Feb, 2021 - By WMR
According to a new study led by the researchers of Washington State University have suggested that individuals with obsessive-compulsive disorder (OCD), who smoked cannabis reported about significant reduction (around 50%) in the severity of their OCD symptoms within four hours of smoking. In the study, researchers assessed the data that was entered in Strainprint app used by people who self-reported of having OCD. OCD can be defined as a condition which is characterized by indiscreet, repetitive behaviors, and persistent thoughts. Moreover, OCD individuals reported that after smoking cannabis, their compulsions by was reduced by 60%, anxiety by 52%, whereas intrusions, or unwanted thoughts by 49%.
Carrie Cuttler, corresponding author from Washington State University stated, “The results overall indicate that cannabis may have some beneficial short-term but not really long-term effects on obsessive-compulsive disorder. To me, the CBD findings are really promising because it is not intoxicating. This is an area of research that would really benefit from clinical trials looking at changes in compulsions, intrusions and anxiety with pure CBD.”

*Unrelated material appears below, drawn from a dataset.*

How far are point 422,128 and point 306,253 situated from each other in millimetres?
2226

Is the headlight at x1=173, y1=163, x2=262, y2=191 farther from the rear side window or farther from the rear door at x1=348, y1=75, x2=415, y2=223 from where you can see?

In the study, researchers collected and evaluated data of 87 individuals registered into the Strainprint app over 31 months and included over 1,800 cannabis sessions. Researchers noted that the prolonged usage of cannabis, its associated reductions in intrusions reduced gradually, indicating that these individuals were building tolerance, however the association between cannabis and reductions in anxiety and compulsions and anxiety remained constant. Researchers concluded that they are focusing on further studies so as to gain more clarity about the link between cannabis use and OCD, as there is insufficient information available in this area.